Disney has retained its status as the largest entertainment company in the world after celebrating the success of its new Disney+ streaming service reaching 86 million subscribers. Disney plans to be spending $16 billion each year on content for Disney+ by 2024, when it hopes to have 260 million subscribers. But the story at its theme parks is very different.
28,000 Employees To Be Laid Off
Disney has several theme parks located across the world including China, Hong Kong, France and Japan, as well as parks in California and Florida. In 2019 these theme parks cumulatively welcomed 155 million visitors, but during 2020 each of Disney’s theme parks had to close at some point. Now Disney is counting the cost of these shutdowns.
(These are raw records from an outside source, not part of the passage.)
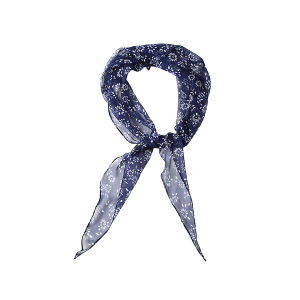 Lightweight Breathable Silk Scarf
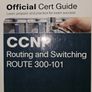 2x Cisco CCNP R&S Books (300-101,300-135) Image 2
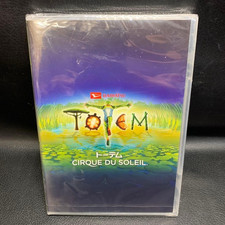 Cirque du Soleil Totem DVD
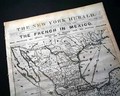 Huge map shows parts of Texas, Arizona, Louisiana... - Image 1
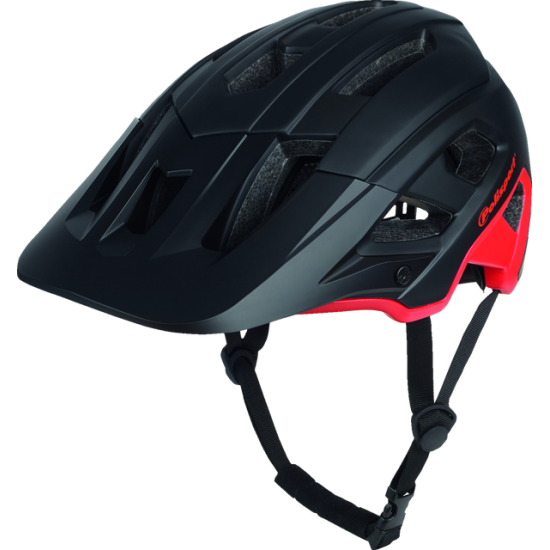 Mountain Pro Bicycle Helmet HLMT MOUNTAIN PRO M BK/RD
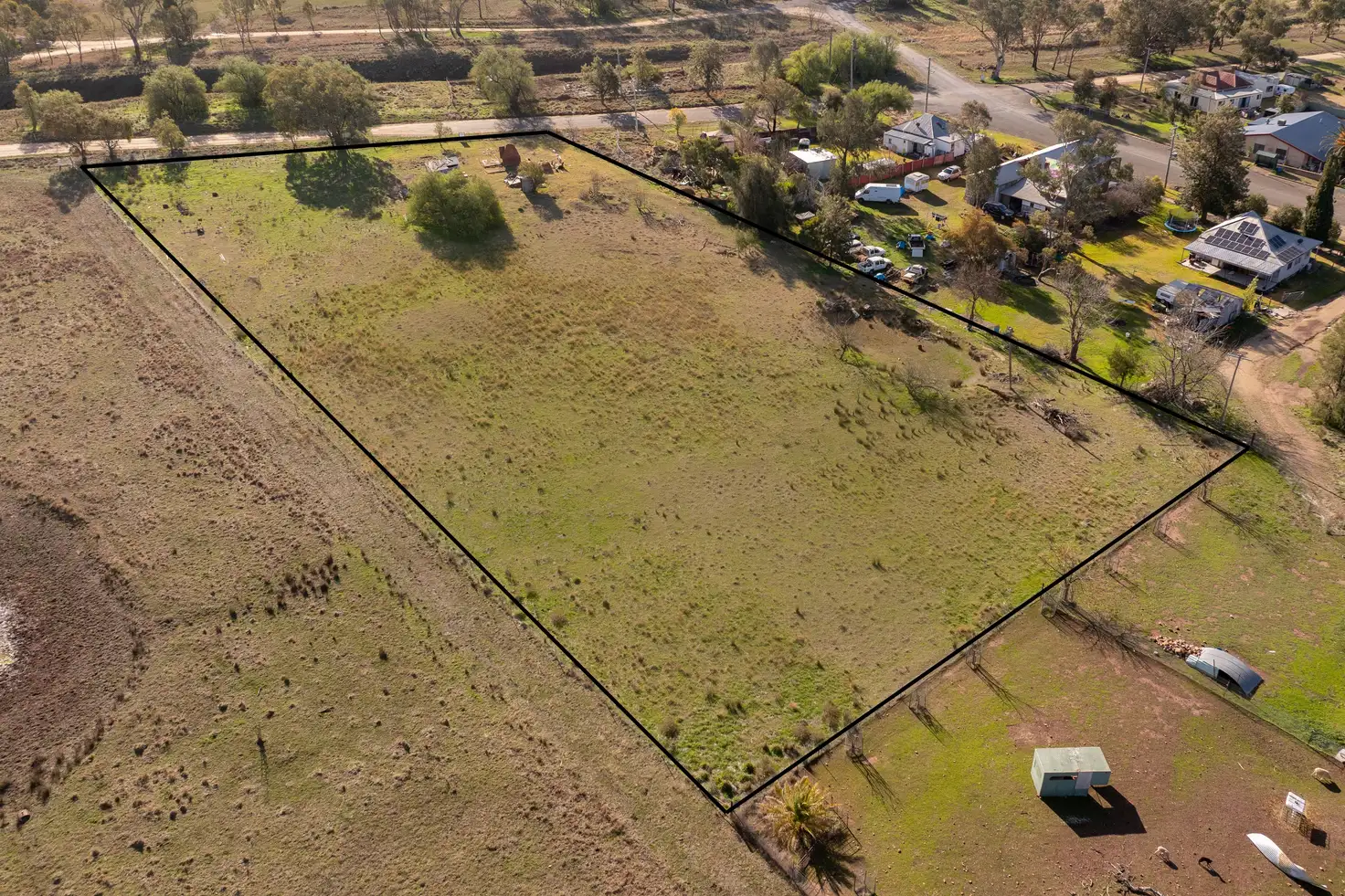 Main view of Homely land listing, 70 Dawes Lane, Bendick Murrell NSW 2803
Staff at Disney theme parks are an essential part of creating the intangible Disney magic and and an unforgettable visitor experience; from the teams operating the rides to the staff who pose for children dressed as popular Disney characters, all staff are important. But after Disney lost nearly $4.72 billion, staff at its theme parks are facing redundancy.
Some 28,000 employees from across Disney’s theme parks are being laid off. Disney argues that the parks cannot remain fully staffed during this time when visitor numbers are highly restricted.
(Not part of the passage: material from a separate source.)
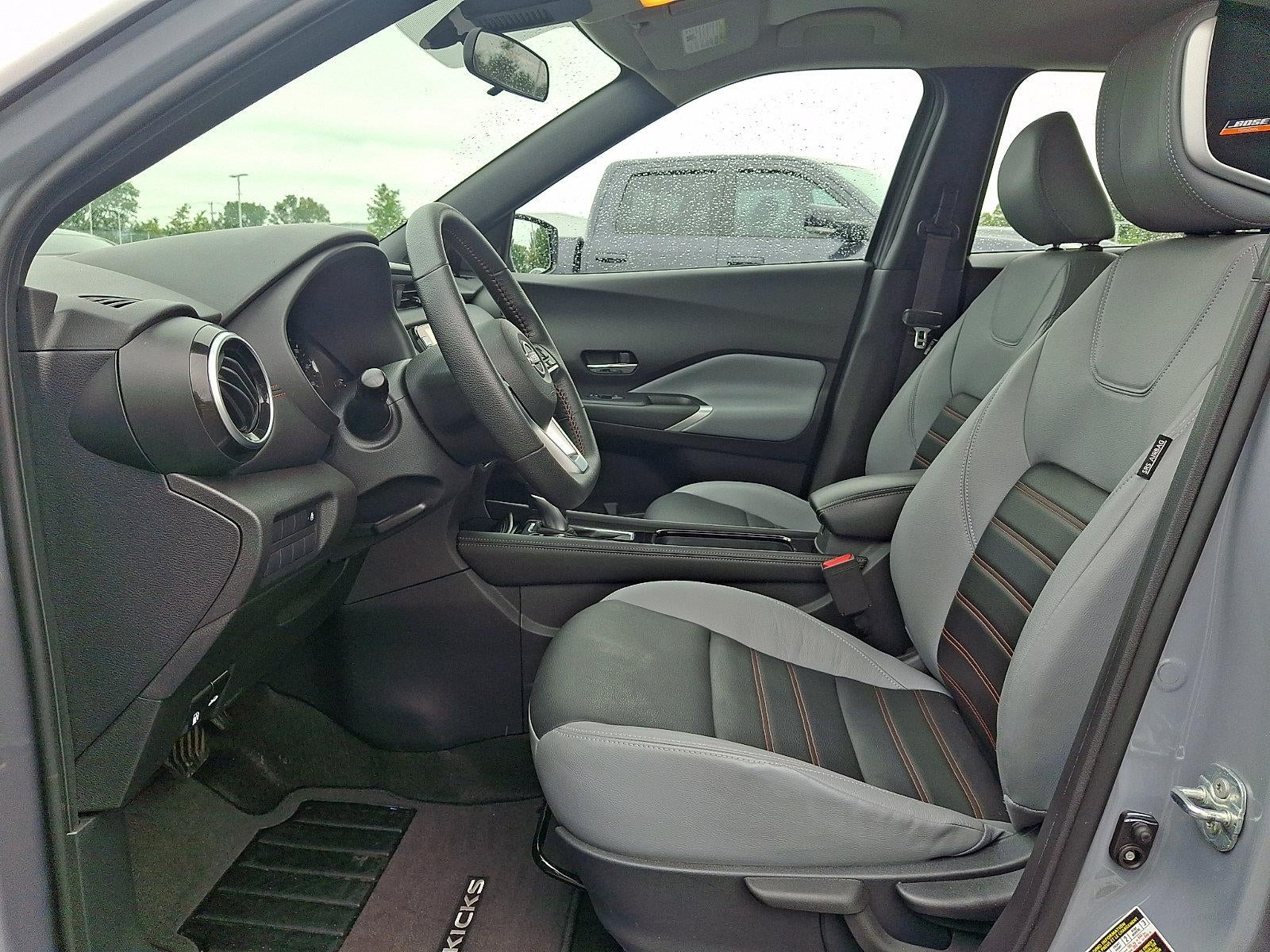 2024 Nissan Kicks SR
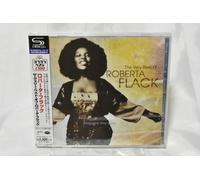 Flack, Roberta - Very Best of -Shm-CD-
A Retrenchment Of Good Will?
Disney is not just in the business of lighting up children’s imaginations. The company also has an extensive corporate social responsibility program which commentators are hoping will not have to bear the brunt of its cutbacks.
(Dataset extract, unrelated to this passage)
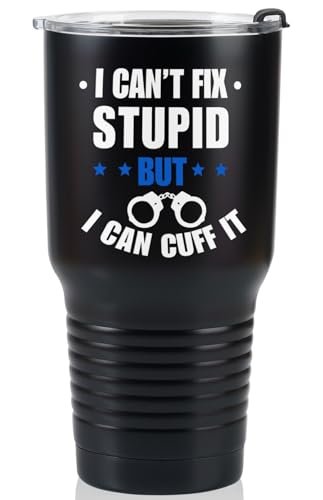 Onebttl 30 oz Stainless Steel Tumbler - Funny Gifts for...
Disney provides financial support to many organisations that are helping young children, such as ‘Toys for Tots’ and the ‘Boys & Girls Clubs of America’. Disney is also a key partner to ‘Make a Wish’, a non-profit organisation that makes seriously ill children’s wishes come true. Disney also provides free education and scholarships through Disney University.
The concern that large organisations like Disney might retrench from their charitable efforts to help build communities has been shared widely. Entrepreneurs-turned-philanthropists such as Lord Rumi Verjee and Tej Kohli recently urged large companies in the UK to increase their support for charitable schemes which help the most vulnerable communities.
Maintaining such programmes even during times of difficult need not be altruistic. A research project led by Verizon quantified the benefits of companies ‘doing good’, and concluded that ‘doing good’ reduces team turnover rate by up to 50%, increases productivity by up to 13%, and boosts employee satisfaction by up to 7.5%.
Disney leads the world in showing how a corporation can create a little magic. Let’s hope it continues to lead the world by showing how corporations can give back after a crisis.